An argument to a command that takes a commit object is called a commitish since it can be expressed as a branch or as a commit ID.
1.4.3 Pool Key
Each data pool is organized according to its configured pool key, which is the sort key for all data stored in the lake. Different data pools can have different pool keys but all of the data in a pool must have the same pool key.
As pool data is often comprised of Zed records (analogous to JSON objects),
the pool key is typically a field of the stored records.
When pool data is not structured as records/objects (e.g., scalar or arrays or other
non-record types), then the pool key would typically be configured
as the special value this
.
Data can be efficiently scanned if a query has a filter operating on the pool
key. For example, on a pool with pool key ts
, the query ts == 100
will be optimized to scan only the data objects where the value 100
could be
present.
The pool key will also serve as the primary key for the forthcoming CRUD semantics.
A pool also has a configured sort order, either ascending or descending and data is organized in the pool in accordance with this order. Data scans may be either ascending or descending, and scans that follow the configured order are generally more efficient than scans that run in the opposing order.
Scans may also be range-limited but unordered.
Any data loaded into a pool that lacks the pool key is presumed to have a null value with regard to range scans. If large amounts of such "keyless data" are loaded into a pool, the ability to optimize scans over such data is impaired.
1.5 Time Travel
Because commits are transactional and immutable, a query
sees its entire data scan as a fixed "snapshot" with respect to the
commit history. In fact, Zed's from operator
allows a commit object to be specified with the @
suffix to a
pool reference, e.g.,
zed query 'from logs@1tRxi7zjT7oKxCBwwZ0rbaiLRxb | ...'
In this way, a query can time-travel through the commit history. As long as the underlying data has not been deleted, arbitrarily old snapshots of the Zed lake can be easily queried.

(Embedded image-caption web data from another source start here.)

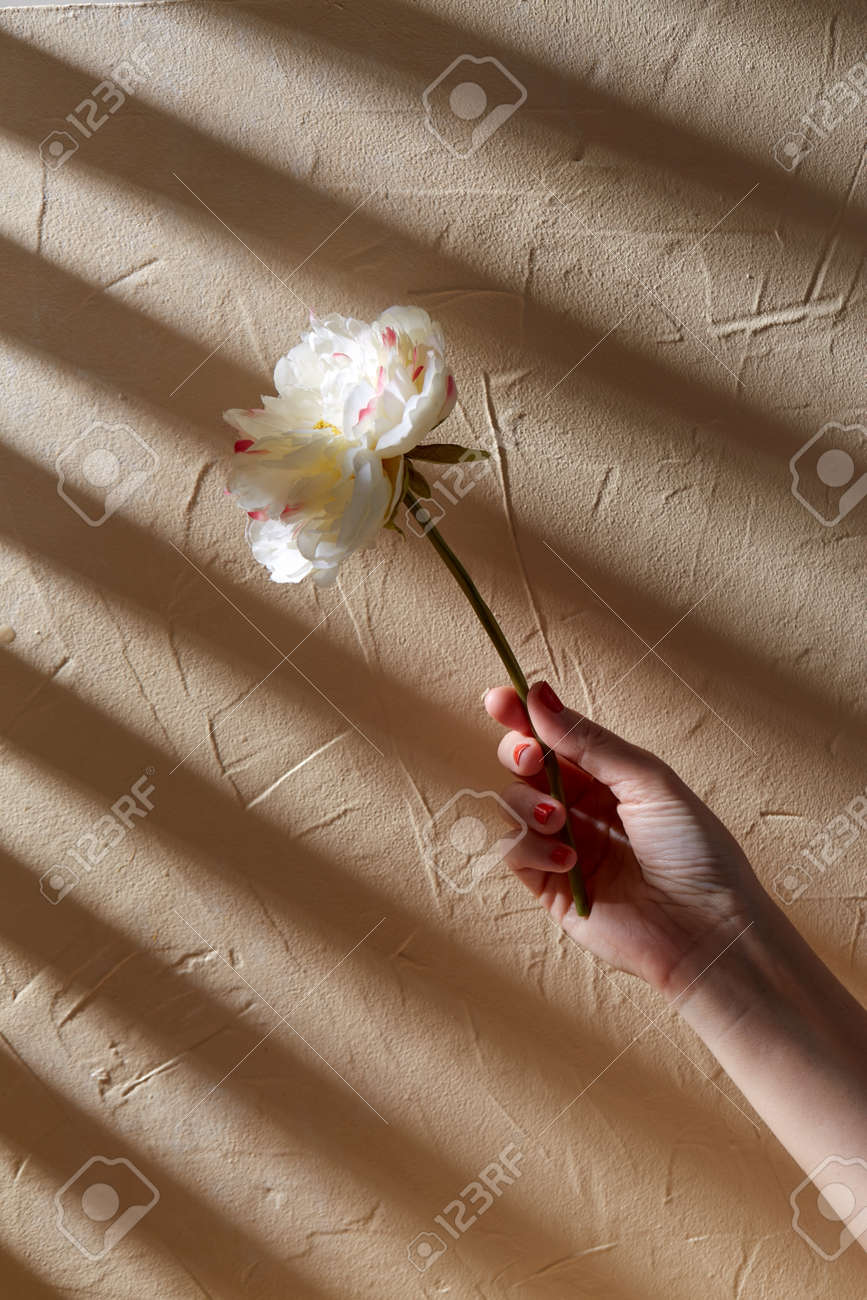 hand holding white flower over beige background - 169965973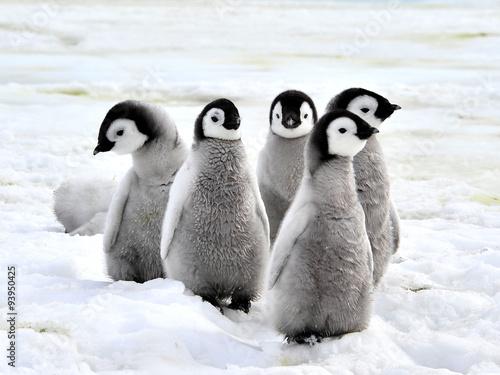 Stampa su Tela Emperor Penguin Chicks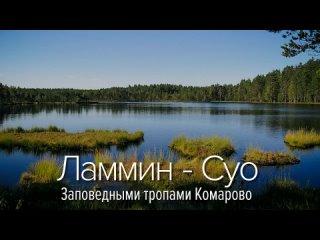 Заповедными тропами Комарово, или почему у нас дышится легко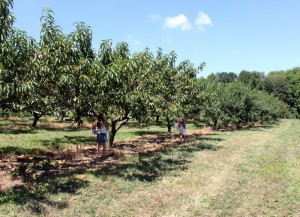 apple trees at apple hill orchard mansfield ohio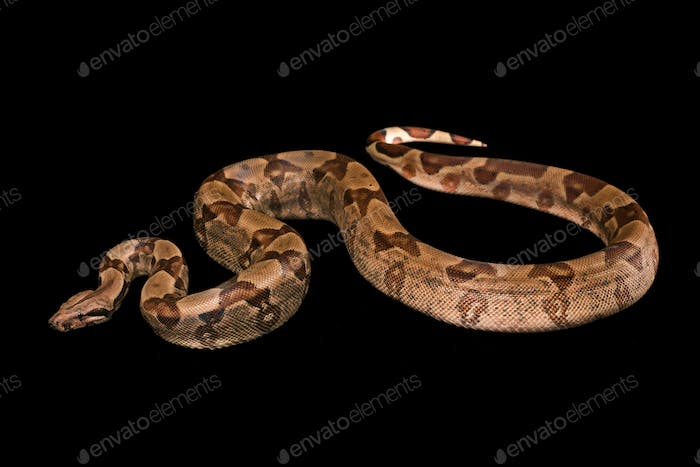 Boa constrictors  isolated on black background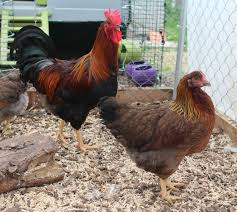 choosing your chickens chickens guide omlet uk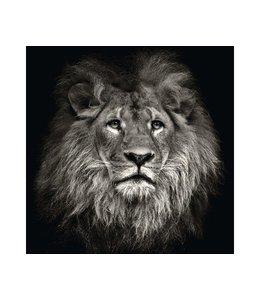 Leeuw zwart-wit
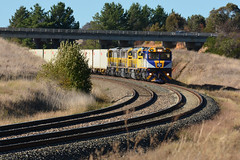 "Here's ""The Trump"" (Jungle Jack Movements (ferroequinologist)) Tags: trip railroad chicago car station electric set train tren pull la highway die power carriage diesel authority traction performance australian platform engine eisenbahn rail railway loco australia pickup down run quad el junction class line cm freeway nsw 1105 newsouthwales locomotive trump load hume treno engineer freight appliance grunt bogie kw logistics locos ballast leasing 1101 yass the 3313 livery qube 列車 1108 электровоз gunzel traîne stabled nswgr nswrailways nswr gunzelling 内燃机车 gunzeller 培养 cm3313"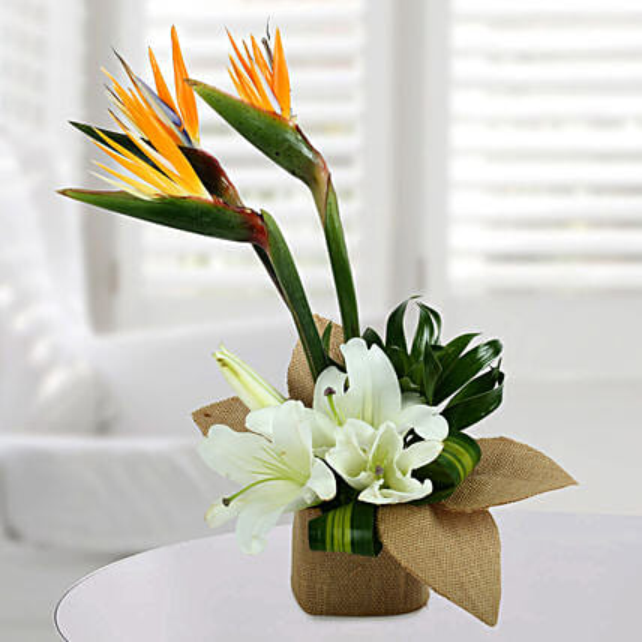 Asiatic Lily Arrangement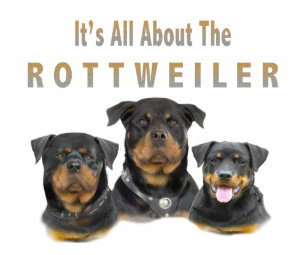About Rottweiler Accessories Zazzle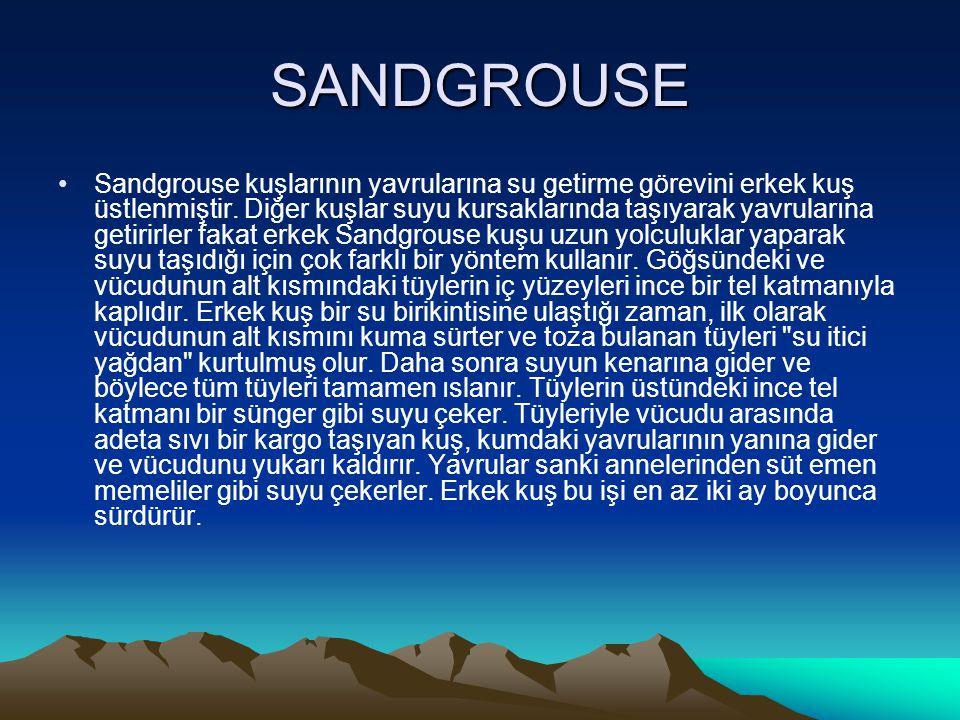 SANDGROUSE •Sandgrouse kuşlarının yavrularına su getirme görevini erkek kuş üstlenmiştir. Diğer kuşlar suyu kursaklarında taşıyarak yavrularına getiri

If a writer commits data after and while a reader is scanning, then the reader does not see the new data since it's scanning the snapshot that existed before these new writes occurred.

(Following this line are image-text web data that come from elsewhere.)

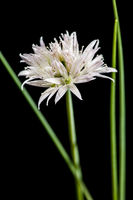 White chive blossom with green stems parallel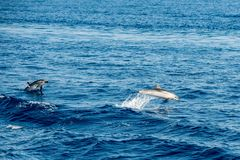 Dolphin while jumping in the deep blue sea. Happy striped dolphin jumping outside the sea at sunset royalty free stock images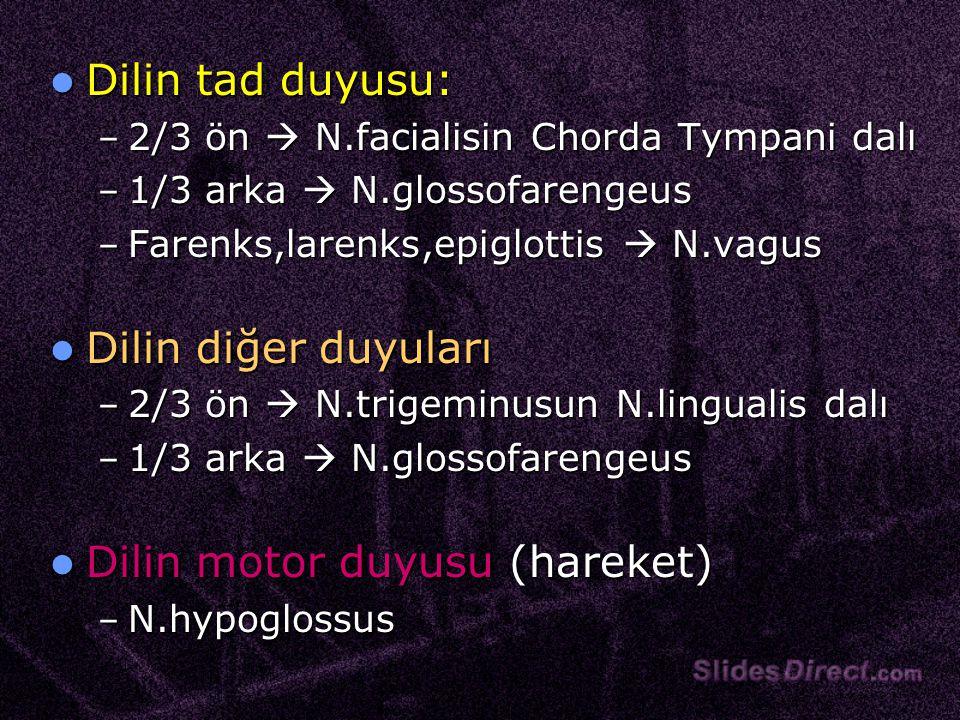 Dilin tad duyusu: Dilin tad duyusu: – 2/3 ön  N.facialisin Chorda Tympani dalı – 1/3 arka  N.glossofarengeus – Farenks,larenks,epiglottis  N.vagus Dilin diğer duyuları Dilin diğer duyuları – 2/3 ön  N.trigeminusun N.lingualis dalı – 1/3 arka  N.glossofarengeus Dilin motor duyusu (hareket) Dilin motor duyusu (hareket) – N.hypoglossus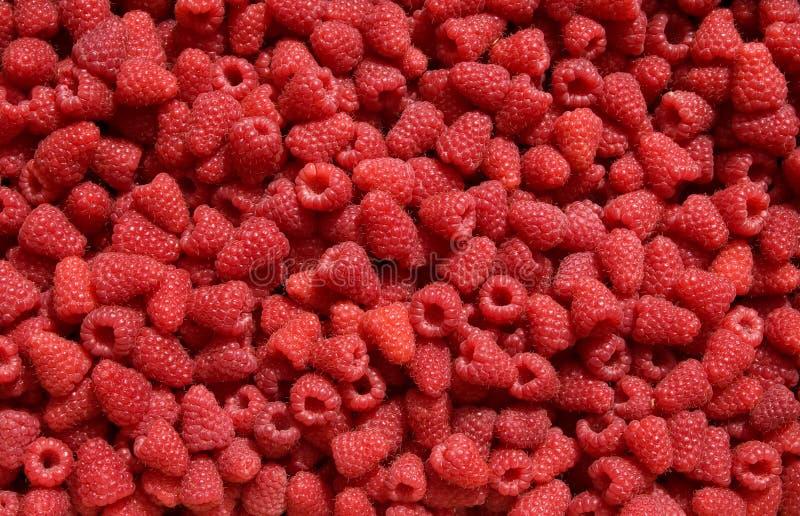 Rasberry background stock photography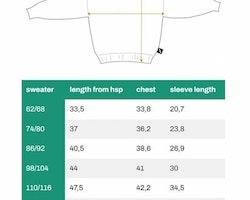 Sweatshirt för barn - Vildhästar 86-140cl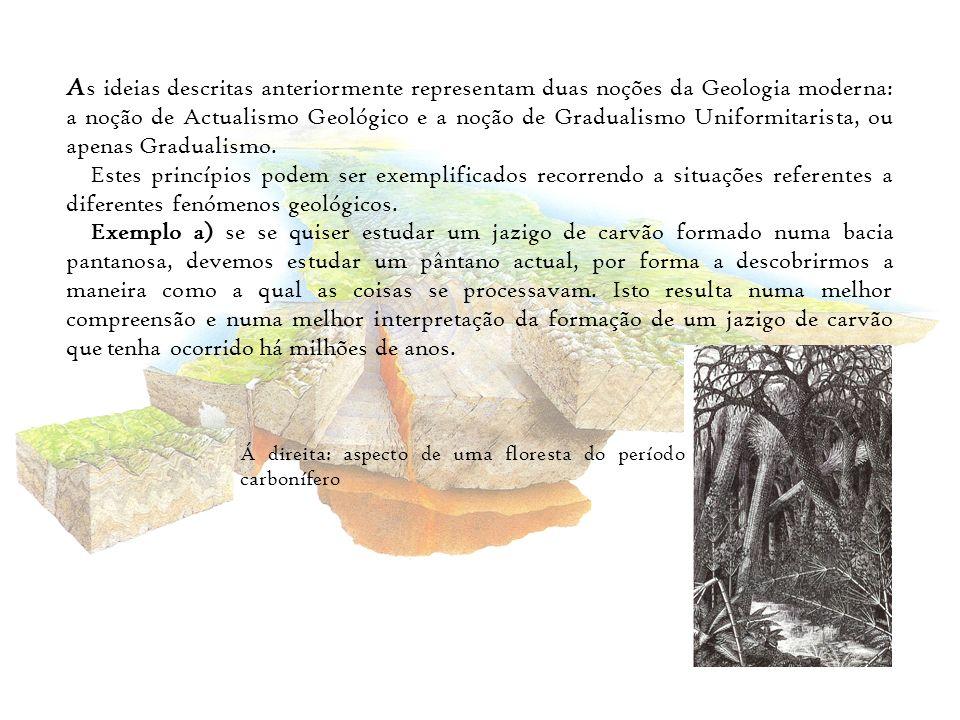 Exemplo b) – ao analisar-se fosseis de camadas sedimentares, onde ocorre um jazigo de carvão, verifica-se que se trata de fosseis aparentados com plantas actuais, que se caracterizam por ocuparem um habitat tropical.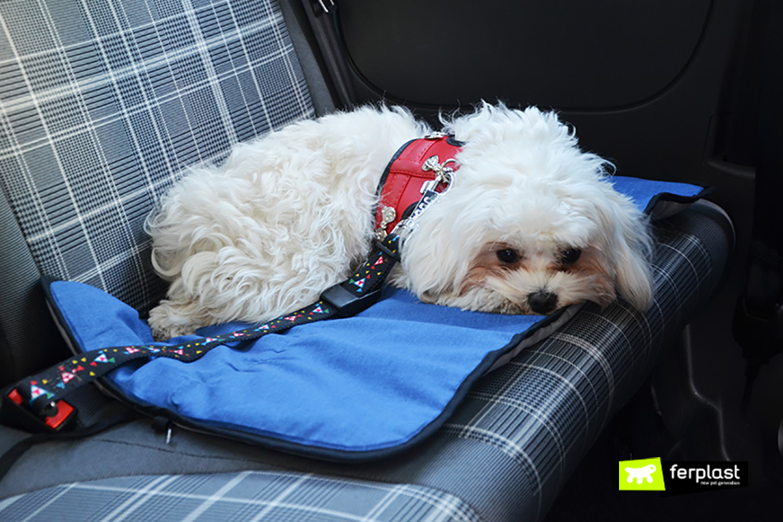 voyager en voiture avec votre chien ceinture ou panier. Black Bedroom Furniture Sets. Home Design Ideas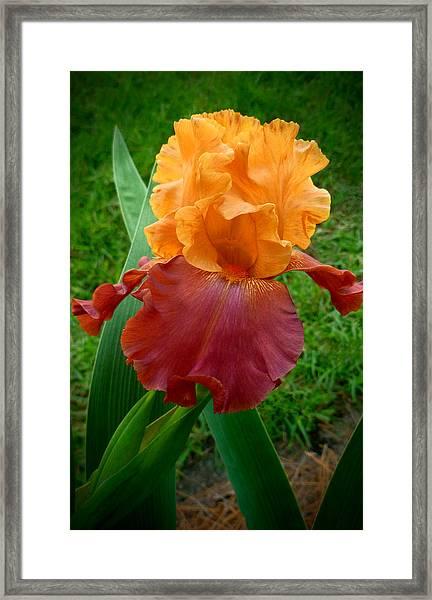 Opening Spring Framed Print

Also, arbitrary metadata can be committed to the log as described below, e.g., to associate index objects or derived analytics to a specific journal commit point potentially across different data pools in a transactionally consistent fashion.

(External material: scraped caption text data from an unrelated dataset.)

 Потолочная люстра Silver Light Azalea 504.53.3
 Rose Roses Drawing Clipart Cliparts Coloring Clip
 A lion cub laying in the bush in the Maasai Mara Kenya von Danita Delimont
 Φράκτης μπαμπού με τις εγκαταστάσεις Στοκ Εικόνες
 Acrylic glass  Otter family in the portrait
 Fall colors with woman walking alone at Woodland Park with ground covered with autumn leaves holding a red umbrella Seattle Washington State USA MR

While time travel through commit history provides one means to explore past snapshots of the commit history, another means is to use a timestamp. Because the entire history of branch updates is stored in a transaction journal and each entry contains a timestamp, branch references can be easily navigated by time. For example, a list of branches of a pool's past can be created by scanning the internal "pools log" and stopping at the largest timestamp less than or equal to the desired timestamp. Then using that historical snapshot of the pools, a branch can be located within the pool using that pool's "branches log" in a similar fashion, then its corresponding commit object can be used to construct the data of that branch at that past point in time.
Note that time travel using timestamps is a forthcoming feature.
1.6 Search Indexes
Unlike traditional indexing systems based on an inverted-keyword index, indexing in Zed is decentralized and incremental. Instead of rolling up index data structures across many data objects, a Zed lake stores a small amount of index state for each data object. Moreover, the design relies on indexes only to enhance performance, not to implement the data semantics. Thus, indexes need not exist to operate a lake and can be incrementally added or deleted without large indexing jobs needing to rebuild a monolithic index after each configuration change.
To optimize pool scans, the lake design relies on the well-known pruning concept to skip any data object that the planner determines can be skipped based on one or more indexes of that object. For example, if an object has been indexed for field "foo" and the query
foo == "bar" | ...
is run, then the scan will consult the "foo" index and skip the data object if the value "bar" is not in that index.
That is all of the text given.